Researchers evaluated how well ChatGPT performed in diagnosing musculoskeletal conditions compared to radiologists. They looked at 106 imaging cases and found that while ChatGPT’s performance was similar to that of radiology residents, it did not match the accuracy of board-certified radiologists.
In the field of radiology, accurately interpreting diagnostic images necessitates a deep understanding of a wide range of medical conditions. Recently, generative AI models like ChatGPT have emerged as potential tools for diagnostic assistance, but their accuracy still requires thorough assessment for effective future application.
To explore this, Dr. Daisuke Horiuchi and Associate Professor Daiju Ueda from the Graduate School of Medicine at Osaka Metropolitan University headed a research team to compare ChatGPT’s diagnostic capabilities with those of radiologists. They used a dataset of 106 musculoskeletal imaging cases, which included patient history, images, and diagnostic results.
For their analysis, the information from each case was input into both GPT-4 and its vision-enhanced version, GPT-4V, to generate possible diagnoses. In contrast, the same cases were evaluated by a radiology resident and a board-certified radiologist, who were tasked with providing their diagnoses. The results indicated that GPT-4 outperformed GPT-4V and exhibited diagnostic accuracy similar to that of radiology residents. However, ChatGPT’s performance was notably lower compared to the board-certified radiologists.

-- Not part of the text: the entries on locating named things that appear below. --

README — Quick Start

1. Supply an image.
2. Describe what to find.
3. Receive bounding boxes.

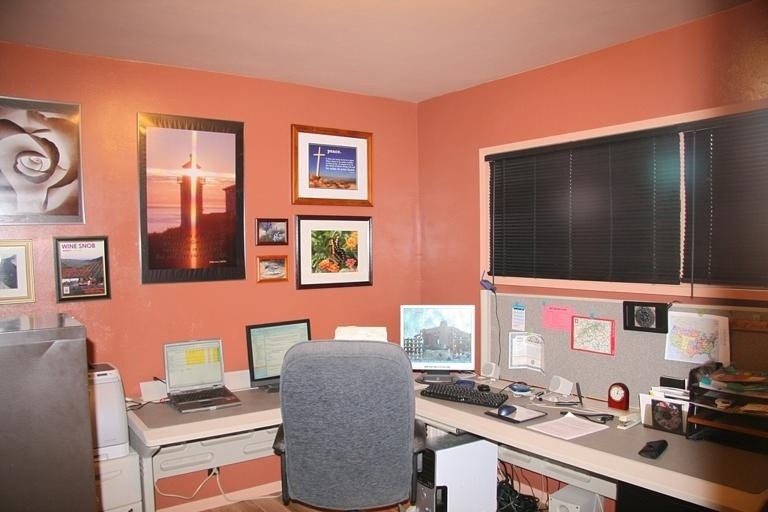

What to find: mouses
[478,384,490,391]
[498,405,517,417]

“The study indicates that while ChatGPT can be beneficial for diagnostic imaging, its accuracy does not rival that of board-certified radiologists. It’s crucial to thoroughly understand its capabilities as a diagnostic tool before considering its application,” remarked Dr. Horiuchi. “Generative AI tools like ChatGPT are evolving continuously, and there are high expectations for them to serve as supportive resources in diagnostic imaging moving forward.”
The results of this research were published in European Radiology.